刑法修正案(十一)第八条 【修改欺诈发行股票、债券罪(现欺诈发行证券罪)】
八、将刑法第一百六十条修改为:“在招股说明书、认股书、公司、企业债券募集办法等发行文件中隐瞒重要事实或者编造重大虚假内容,发行股票或者公司、企业债券、存托凭证或者国务院依法认定的其他证券,数额巨大、后果严重或者有其他严重情节的,处五年以下有期徒刑或者拘役,并处或者单处罚金;数额特别巨大、后果特别严重或者有其他特别严重情节的,处五年以上有期徒刑,并处罚金。
“控股股东、实际控制人组织、指使实施前款行为的,处五年以下有期徒刑或者拘役,并处或者单处非法募集资金金额百分之二十以上一倍以下罚金;数额特别巨大、后果特别严重或者有其他特别严重情节的,处五年以上有期徒刑,并处非法募集资金金额百分之二十以上一倍以下罚金。
“单位犯前两款罪的,对单位判处非法募集资金金额百分之二十以上一倍以下罚金,并对其直接负责的主管人员和其他直接责任人员,依照第一款的规定处罚。”
【条文主旨】
本条是关于修改欺诈发行股票、债券罪(现欺诈发行证券罪)[1]的规定。
设立本条旨在保障证券的真实性,保障证券市场秩序稳定。本次修法的目的是为了与证券法修订保持有效衔接,协同打击欺诈发行各类证券期货违法犯罪行为,提高违法犯罪成本,全力保障资本市场平稳健康发展。2019年修订后的证券法(以下简称新证券法)于2019年12月28日公布并于2020年3月1日起正式施行。新证券法总体扩大了内幕信息及内幕信息的知情人范围,对操纵证券市场、利用未公开信息交易、编造并传播虚假信息或误导性信息等行为及其处罚进一步完善和规制,与2019年7月1日生效的《最高人民法院、最高人民检察院关于办理利用未公开信息交易刑事案件适用法律若干问题的解释》(以下简称《证券期货犯罪司法解释》)相衔接,同时进一步完善了相关执法措施,加大了对证券违法行为的惩处力度,以切实维护证券市场秩序,保护投资者权益。
【条文对照】
【修正提示】
刑法修正案(十一)对刑法原第一百六十条规定的欺诈发行股票、债券罪做了以下四处修改:
第一,新增了欺诈发行证券犯罪的行为对象。其一,增加“等发行文件”作为行为对象的兜底条款。扩大了证券发行文件的列举范围,将招股说明书、认股书、公司、企业债券募集办法之外的其他证券发行文件中的虚假信息披露纳入刑法规制范围。其二,将“国务院依法认定的其他证券”作为行为对象的兜底条款,使存托凭证和国务院依法认定的其他证券纳入欺诈发行股票罪规制范围。

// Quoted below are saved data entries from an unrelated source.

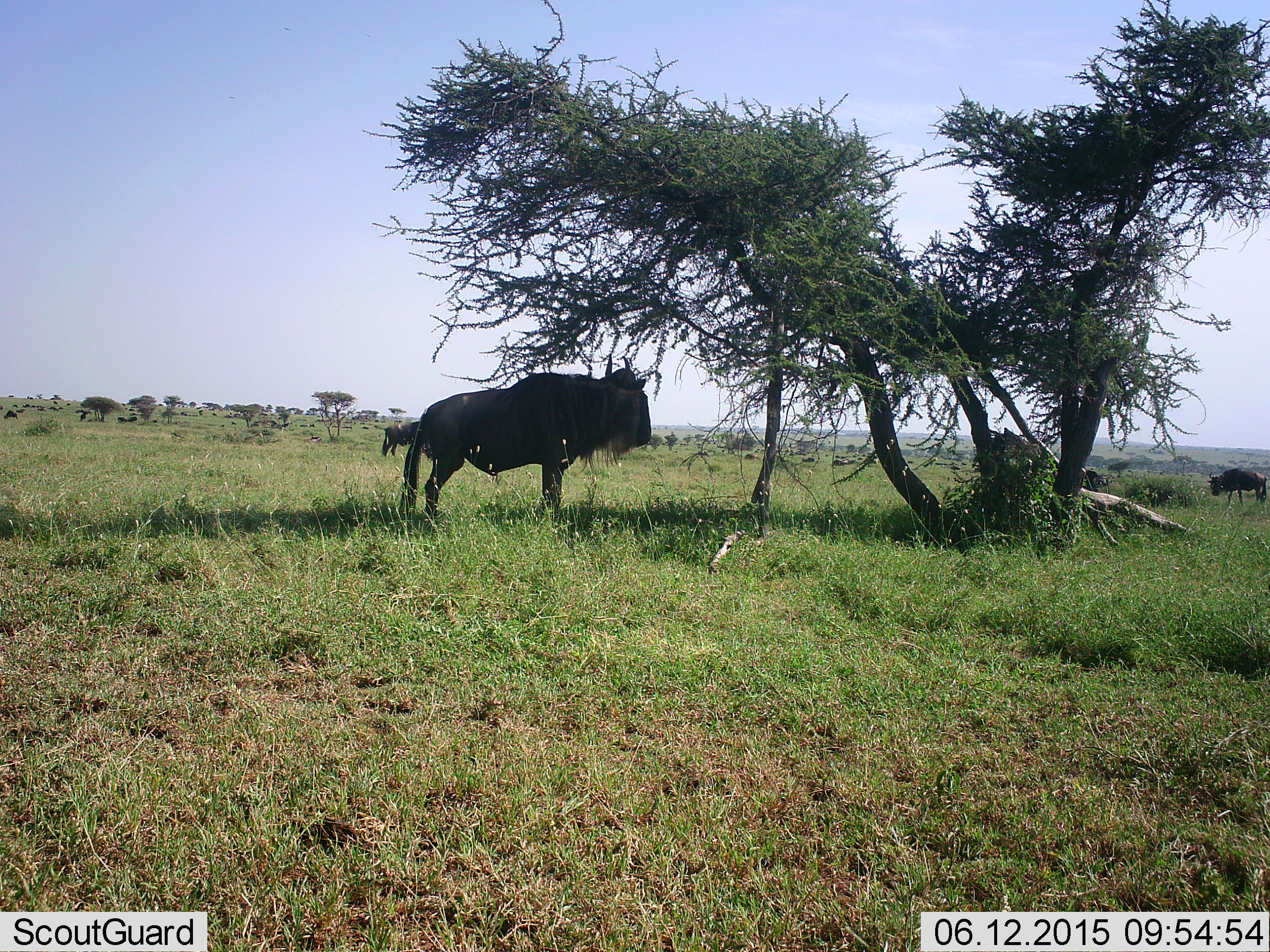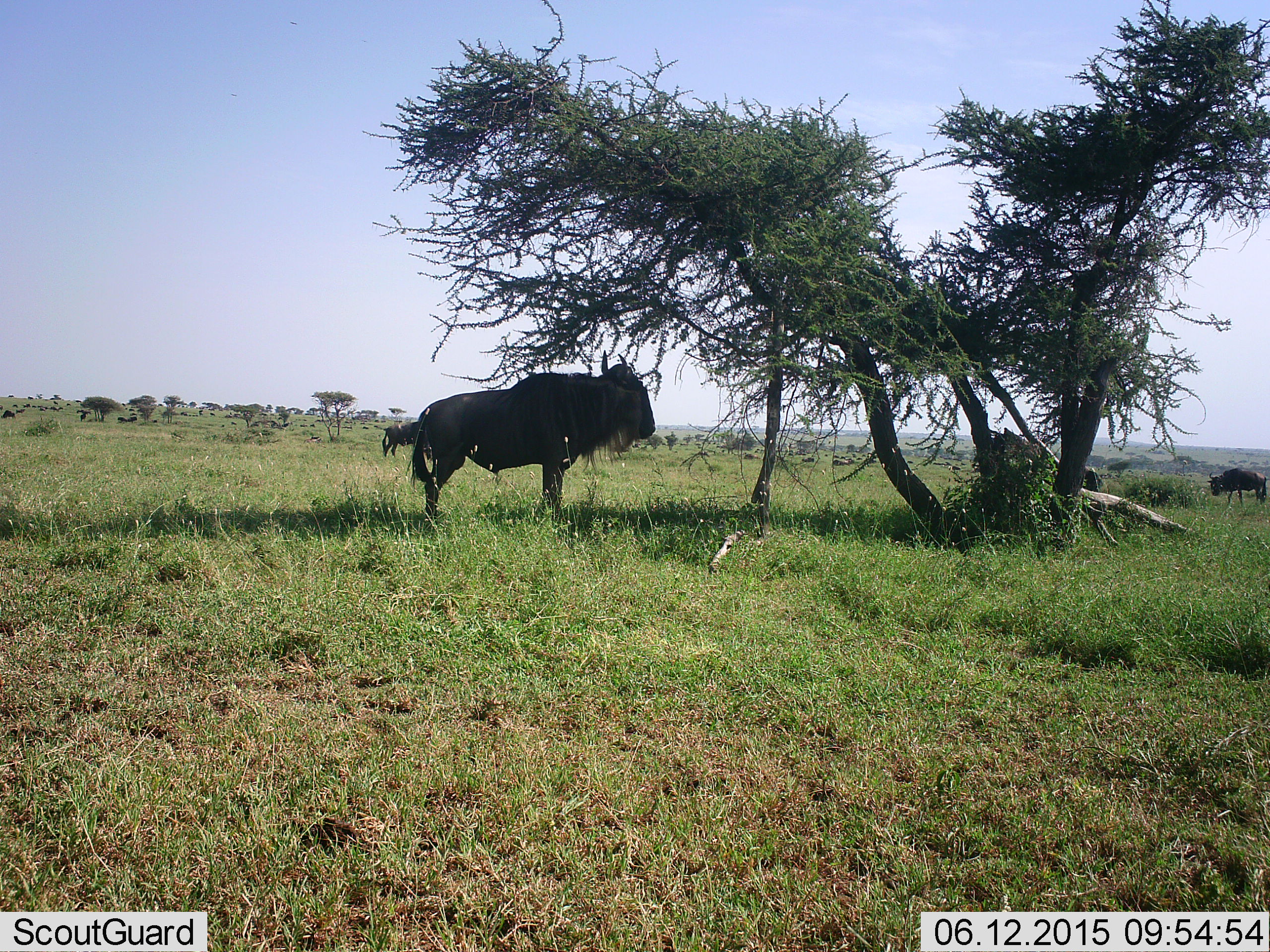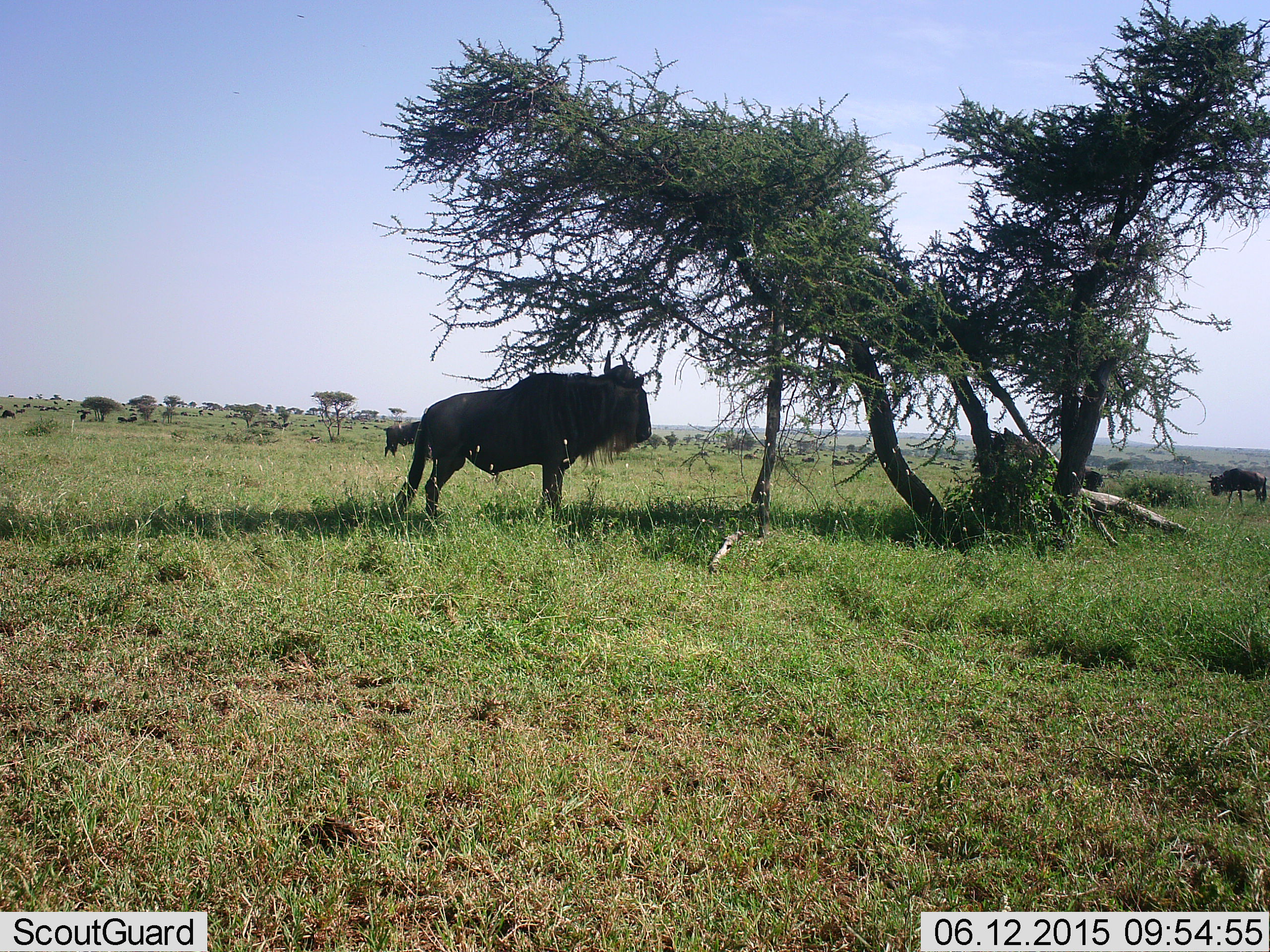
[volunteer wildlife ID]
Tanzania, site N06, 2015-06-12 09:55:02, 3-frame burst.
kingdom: Animalia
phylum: Chordata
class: Mammalia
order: Artiodactyla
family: Bovidae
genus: Connochaetes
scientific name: Connochaetes taurinus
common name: blue wildebeest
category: wildebeest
Wildebeest (blue wildebeest) (Connochaetes taurinus), count 4. Behavior (volunteer vote fractions): standing 90%, resting 20%, moving 20%, interacting 0%. Young present (vote fraction): 0%. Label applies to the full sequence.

第二,提高欺诈发行证券罪的罚金数额,增设比例罚金制。在原规定中,该条第一款后半句对罚金作出了限制,即“并处或者单处非法募集资金金额百分之一以上百分之五以下罚金”。但在新条文的第一款中,仅规定了“并处或者单处罚金”,取消了对罚金金额的限制。在该罪的第二款、第三款分别规定了控股股东、实际控制人和单位犯罪的罚金为非法募集资金金额的20%至100%,较原来的1%至5%标准高出20倍。
第三,新增五年以上量刑档。增设了欺诈发行“数额特别巨大、后果特别严重或者有其他特别严重情节的”加重情节,规定对前述情节加重犯处五年以上有期徒刑,并处罚金,即法定最高刑由5年有期徒刑提高至15年有期徒刑。此处修改主要是为加大对此类违法犯罪行为的打击力度。至于该情节“档次”的具体标准,有待相关司法解释予以进一步明确。

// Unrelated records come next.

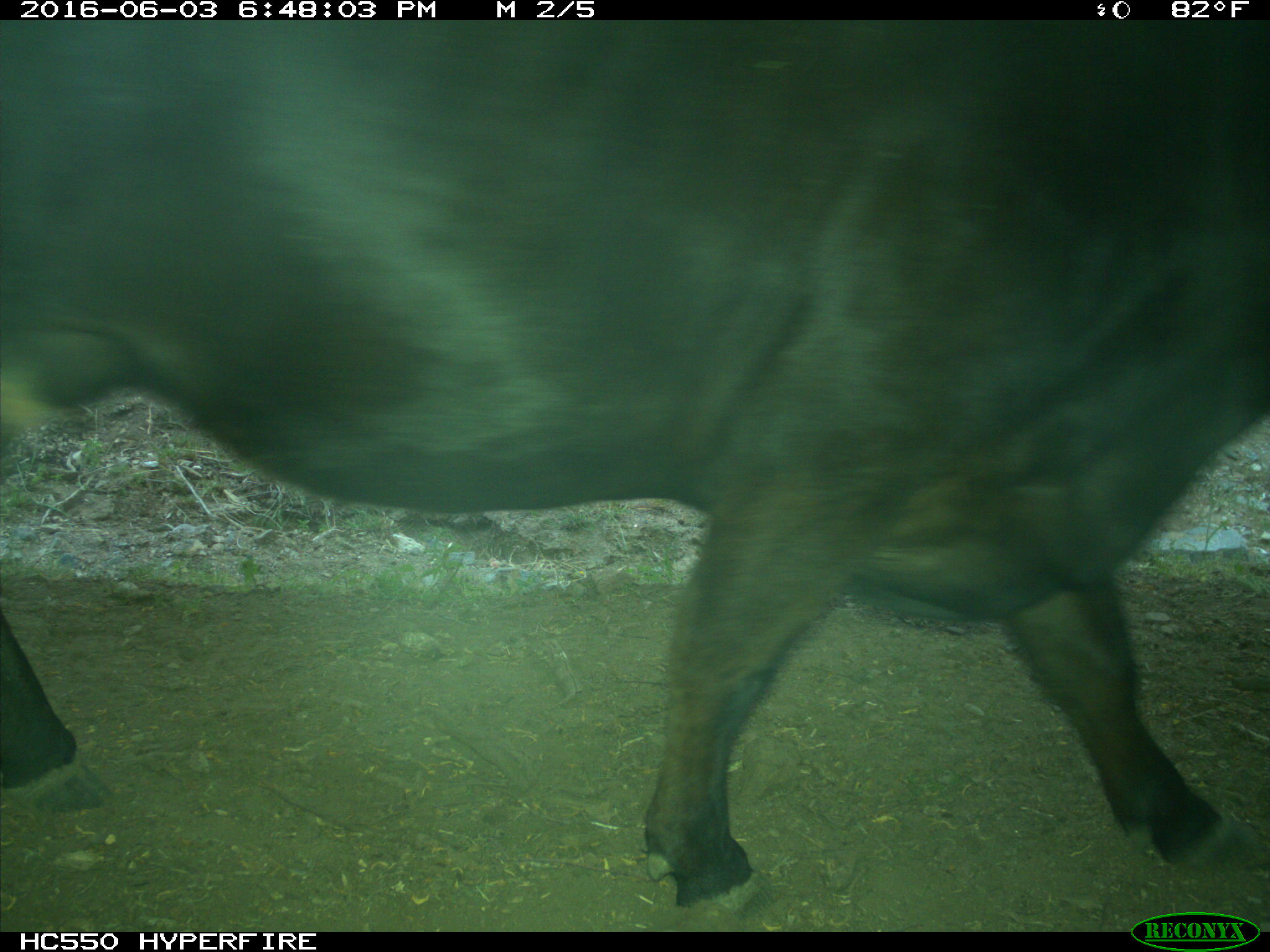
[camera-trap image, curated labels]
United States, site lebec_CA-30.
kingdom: Animalia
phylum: Chordata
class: Mammalia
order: Artiodactyla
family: Bovidae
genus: Bos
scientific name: Bos taurus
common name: domestic cow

第四,扩大处罚对象范围。新增了控股股东、实际控制人组织、指使欺诈发行证券的法律责任;即新增该条第二款:“控股股东、实际控制人组织、指使实施前款行为的,处五年以下有期徒刑或者拘役,并处或者单处非法募集资金金额百分之二十以上一倍以下罚金;数额特别巨大、后果特别严重或者有其他特别严重情节的,处五年以上有期徒刑,并处非法募集资金金额百分之二十以上一倍以下罚金。”
【修法背景】
我国证券市场发展迅速,为实体经济建设提供了重要的金融支持。与此同时,操纵证券市场等违法、犯罪行为也频频发生,并且“花样翻新”,严重破坏证券市场管理秩序,危害投资者合法权益和国家金融安全。刑法修正案(十一)对刑法第一百六十条的修改,主要是为了解决原先证券犯罪处罚较轻的问题,对证券股票类犯罪加大打击力度。修法前的证券犯罪规制主要有以下三点问题:
第一,欺诈发行证券犯罪的涉案金额大、社会危害大,而刑罚处罚轻,犯罪成本低。操纵证券市场犯罪涉案金额动辄上亿元,影响证券交易价格,造成市场波动,严重损害广大投资者合法权益,严重破坏证券市场管理秩序,危害国家金融安全和稳定。本次修正前的刑法对欺诈发行相关责任人员的刑期为5年以下有期徒刑,并处或单处非法募集资金金额1%~5%的罚金;对违规披露信息相关责任人员的刑期为3年以下有期徒刑,并处或单处2万元至20万元的罚金。与其他经济犯罪刑事责任相比,存在量刑偏轻、与犯罪获益不匹配等问题,难以适应打击证券违法犯罪行为的需要。例如,在某复合材料集团股份有限公司信息披露虚假案中,造假规模高达数百亿元人民币,但由于立法限制,证监会最终于2020年9月基于原证券法规定对公司顶格处罚人民币60万元,处罚力度与行为手段、损害结果存在巨大落差[2],行政手段难以发挥有效震慑作用。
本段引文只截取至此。